## Stated goal:
Locate the line that contains "In sequence from". Print it and every subsequent line through the final line of the records, exactly and only those.

━━━━━━━━━━━━━━━━

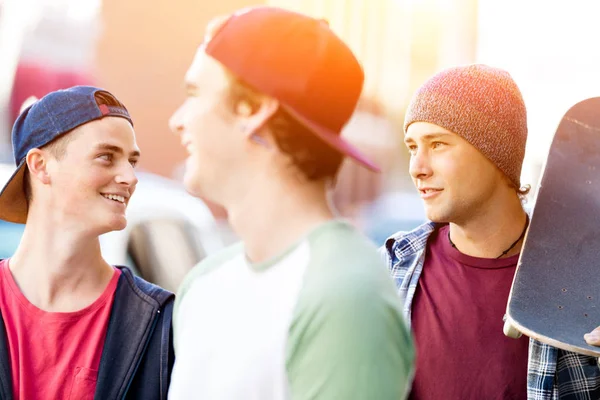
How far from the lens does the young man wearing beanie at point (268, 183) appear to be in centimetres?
92

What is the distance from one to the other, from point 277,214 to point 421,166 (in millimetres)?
929

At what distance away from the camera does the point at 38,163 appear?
1797 mm

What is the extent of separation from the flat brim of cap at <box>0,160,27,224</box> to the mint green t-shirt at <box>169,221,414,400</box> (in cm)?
98

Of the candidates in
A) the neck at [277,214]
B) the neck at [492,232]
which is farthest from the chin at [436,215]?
the neck at [277,214]

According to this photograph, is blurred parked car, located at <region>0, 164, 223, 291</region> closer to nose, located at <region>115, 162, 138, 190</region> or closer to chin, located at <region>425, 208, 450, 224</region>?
nose, located at <region>115, 162, 138, 190</region>

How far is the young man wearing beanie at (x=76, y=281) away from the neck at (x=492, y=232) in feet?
2.62

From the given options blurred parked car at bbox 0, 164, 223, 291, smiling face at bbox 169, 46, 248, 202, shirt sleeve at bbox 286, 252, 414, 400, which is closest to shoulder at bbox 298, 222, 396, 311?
shirt sleeve at bbox 286, 252, 414, 400

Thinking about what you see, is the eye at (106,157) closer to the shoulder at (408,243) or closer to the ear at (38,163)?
the ear at (38,163)

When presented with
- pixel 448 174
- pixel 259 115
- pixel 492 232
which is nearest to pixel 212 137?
pixel 259 115

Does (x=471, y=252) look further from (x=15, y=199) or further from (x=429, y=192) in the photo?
(x=15, y=199)

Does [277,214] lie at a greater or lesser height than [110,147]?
greater

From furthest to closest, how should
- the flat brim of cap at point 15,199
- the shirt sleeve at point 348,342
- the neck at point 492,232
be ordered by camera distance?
the neck at point 492,232
the flat brim of cap at point 15,199
the shirt sleeve at point 348,342

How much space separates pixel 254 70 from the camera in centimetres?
98

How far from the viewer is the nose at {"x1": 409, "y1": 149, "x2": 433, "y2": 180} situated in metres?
1.86
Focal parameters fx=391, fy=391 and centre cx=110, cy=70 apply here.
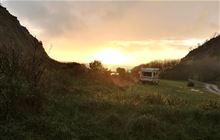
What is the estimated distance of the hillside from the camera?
86.8 meters

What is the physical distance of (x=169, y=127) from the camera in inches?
747

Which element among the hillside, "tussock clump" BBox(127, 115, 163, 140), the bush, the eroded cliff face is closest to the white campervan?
the eroded cliff face

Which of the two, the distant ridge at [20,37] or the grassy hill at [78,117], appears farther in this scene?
the distant ridge at [20,37]

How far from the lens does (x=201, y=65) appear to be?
322 feet

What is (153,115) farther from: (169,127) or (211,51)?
(211,51)

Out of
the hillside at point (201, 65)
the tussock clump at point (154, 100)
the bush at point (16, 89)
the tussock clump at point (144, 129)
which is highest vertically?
the hillside at point (201, 65)

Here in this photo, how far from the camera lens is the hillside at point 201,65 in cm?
8675

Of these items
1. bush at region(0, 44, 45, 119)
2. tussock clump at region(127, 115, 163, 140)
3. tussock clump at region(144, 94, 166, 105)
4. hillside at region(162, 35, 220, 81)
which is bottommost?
tussock clump at region(127, 115, 163, 140)

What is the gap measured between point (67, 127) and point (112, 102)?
6.40 m

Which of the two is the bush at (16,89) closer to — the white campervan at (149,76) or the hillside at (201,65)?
the white campervan at (149,76)

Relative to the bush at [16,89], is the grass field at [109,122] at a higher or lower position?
lower

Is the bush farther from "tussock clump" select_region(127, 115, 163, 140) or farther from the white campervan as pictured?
the white campervan

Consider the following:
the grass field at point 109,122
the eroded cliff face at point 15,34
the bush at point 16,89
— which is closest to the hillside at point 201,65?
the eroded cliff face at point 15,34

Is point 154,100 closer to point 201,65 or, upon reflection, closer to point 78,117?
point 78,117
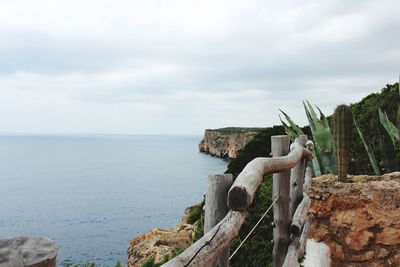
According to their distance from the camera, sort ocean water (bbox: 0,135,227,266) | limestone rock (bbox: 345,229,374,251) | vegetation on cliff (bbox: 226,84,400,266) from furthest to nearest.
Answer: ocean water (bbox: 0,135,227,266) < vegetation on cliff (bbox: 226,84,400,266) < limestone rock (bbox: 345,229,374,251)

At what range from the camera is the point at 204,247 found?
4.87ft

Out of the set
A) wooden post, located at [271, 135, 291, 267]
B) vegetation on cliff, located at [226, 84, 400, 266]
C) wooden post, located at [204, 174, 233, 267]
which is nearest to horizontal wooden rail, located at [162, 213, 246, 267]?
wooden post, located at [204, 174, 233, 267]

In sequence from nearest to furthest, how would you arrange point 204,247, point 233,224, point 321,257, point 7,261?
1. point 7,261
2. point 204,247
3. point 233,224
4. point 321,257

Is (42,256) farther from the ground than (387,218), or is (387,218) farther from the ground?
(42,256)

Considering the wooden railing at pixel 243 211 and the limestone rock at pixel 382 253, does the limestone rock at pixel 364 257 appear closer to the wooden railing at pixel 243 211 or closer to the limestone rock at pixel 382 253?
the limestone rock at pixel 382 253

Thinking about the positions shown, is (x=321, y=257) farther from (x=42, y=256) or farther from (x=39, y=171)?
(x=39, y=171)

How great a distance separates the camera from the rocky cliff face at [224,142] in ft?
242

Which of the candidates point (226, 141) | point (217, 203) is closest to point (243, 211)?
point (217, 203)

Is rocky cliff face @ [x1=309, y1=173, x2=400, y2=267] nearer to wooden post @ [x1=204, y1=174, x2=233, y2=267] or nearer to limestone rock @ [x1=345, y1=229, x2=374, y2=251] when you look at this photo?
limestone rock @ [x1=345, y1=229, x2=374, y2=251]

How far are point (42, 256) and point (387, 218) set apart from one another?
5.10 meters

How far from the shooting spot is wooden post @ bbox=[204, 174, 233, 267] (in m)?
1.98

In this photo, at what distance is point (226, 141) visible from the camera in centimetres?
8725

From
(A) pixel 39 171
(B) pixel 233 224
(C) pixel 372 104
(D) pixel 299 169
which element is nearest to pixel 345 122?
(D) pixel 299 169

━━━━━━━━━━━━━━━━

## Result below:
In sequence from nearest to furthest, how would you arrange point 204,247, point 233,224, point 321,257, point 7,261?
1. point 7,261
2. point 204,247
3. point 233,224
4. point 321,257

Is (42,256) farther from the ground than (387,218), or is (387,218) farther from the ground?
(42,256)

Considering the wooden railing at pixel 243 211 and the limestone rock at pixel 382 253, does the limestone rock at pixel 364 257 appear closer to the wooden railing at pixel 243 211 or closer to the limestone rock at pixel 382 253?
the limestone rock at pixel 382 253

Thinking about the positions shown, is (x=321, y=257) farther from (x=42, y=256) or farther from (x=39, y=171)?
(x=39, y=171)

How great a distance separates the camera from the rocky cliff face at [224,142] in ft?
242

Which of the candidates point (226, 141) | point (217, 203) is closest to point (243, 211)?
point (217, 203)

Is rocky cliff face @ [x1=309, y1=173, x2=400, y2=267] nearer to wooden post @ [x1=204, y1=174, x2=233, y2=267] or nearer to limestone rock @ [x1=345, y1=229, x2=374, y2=251] when you look at this photo?
limestone rock @ [x1=345, y1=229, x2=374, y2=251]

How far are point (42, 256) and point (387, 218) set apart from one another?
5.10 meters

How far from the shooting spot is wooden post @ bbox=[204, 174, 233, 267] (in m)?
1.98

In this photo, at what distance is point (226, 141) visible from the camera in centimetres?
8725

From
(A) pixel 39 171
(B) pixel 233 224
(C) pixel 372 104
(D) pixel 299 169
which element is nearest to pixel 345 122?
(D) pixel 299 169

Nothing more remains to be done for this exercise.